Dans Economie / Politique / Marché

Michel Holtz

Vendredi, les salariés de Dieppe seront fixés sur leur sort et les fans de l’A110 sauront si l’objet de leur dévotion aura droit de perdurer. Mais à l’heure des coupes sombres, il est fort à parier qu’Alpine ne passe à la trappe. Par manque d’image, d’avenir et de rentabilité.

Alpine : requiem pour une berlinette

Il est des réalités économiques très simples à comprendre, même sans avoir décroché le prix Nobel de la discipline. Aujourd’hui, aucun des trois membres de l’Alliance Renault-Nissan-Mitsubsihi ne gagne d’argent. On n’est pas face à un petit découvert à la Caisse d’Épargne, mais pour Mitsubishi, le déficit 2019 s’élève à 220 millions d’euros, 142 millions pour Renault et entre 730 et 830 millions pour Nissan. Sans même évoquer les dettes accumulées, l’addition du premier constructeur mondial, tel que s’en flattait Carlos Ghosn en 2017 s’élève à plus d’un milliard de pertes pour un seul exercice. Et encore : la crise sanitaire et ses conséquences n’ont pas encore été comptabilisées dans cet abysse. C’est dire si les trois jours qui s’annoncent vont être compliqués. Mercredi, Mitsubishi ouvre le bal des restructurations, suivi ce jeudi par Nissan. Et c’est Renault qui clôt le festival vendredi, les trois marques de l’Alliance vont annoncer leurs restructurations. Au programme : une réduction des coûts maximum, le retrait de certains marchés et pour Nissan, l’abandon de Datsun. Comment dans ce cadre, ne pas évoquer la fin pure et simple d’Alpine, dont l’unique usine, celle de Dieppe semble vouée à la fermeture.

- - - -

### À faire
[a] D'après l'article sur Alpine, répondez s'il vous plaît à ces questions :
(i) Quel jour les salariés de Dieppe seront-ils fixés sur leur sort ?
(ii) À combien s'élève le déficit 2019 de Renault ?
(iii) Quelle marque Nissan prévoit-il d'abandonner ?
[b] Nommez les trois membres de l'Alliance cités dans l'article sur Alpine.
[c] Citez tout le passage de l'article sur Alpine, de « Vendredi, les salariés » jusqu'à « et de rentabilité. ».
Le matériel ci-dessous n'a aucun lien avec le texte.

[Données recueillies]
- - - -

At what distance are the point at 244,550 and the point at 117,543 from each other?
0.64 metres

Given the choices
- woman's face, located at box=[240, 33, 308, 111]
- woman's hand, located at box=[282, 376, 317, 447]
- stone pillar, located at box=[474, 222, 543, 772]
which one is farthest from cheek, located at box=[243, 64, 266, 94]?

- - - -

### Réponses dans l'ordre
[a]
(i) Vendredi.
(ii) 142 millions d'euros.
(iii) Datsun.

[b] Renault, Nissan, Mitsubishi

[c]
Vendredi, les salariés de Dieppe seront fixés sur leur sort et les fans de l’A110 sauront si l’objet de leur dévotion aura droit de perdurer. Mais à l’heure des coupes sombres, il est fort à parier qu’Alpine ne passe à la trappe. Par manque d’image, d’avenir et de rentabilité.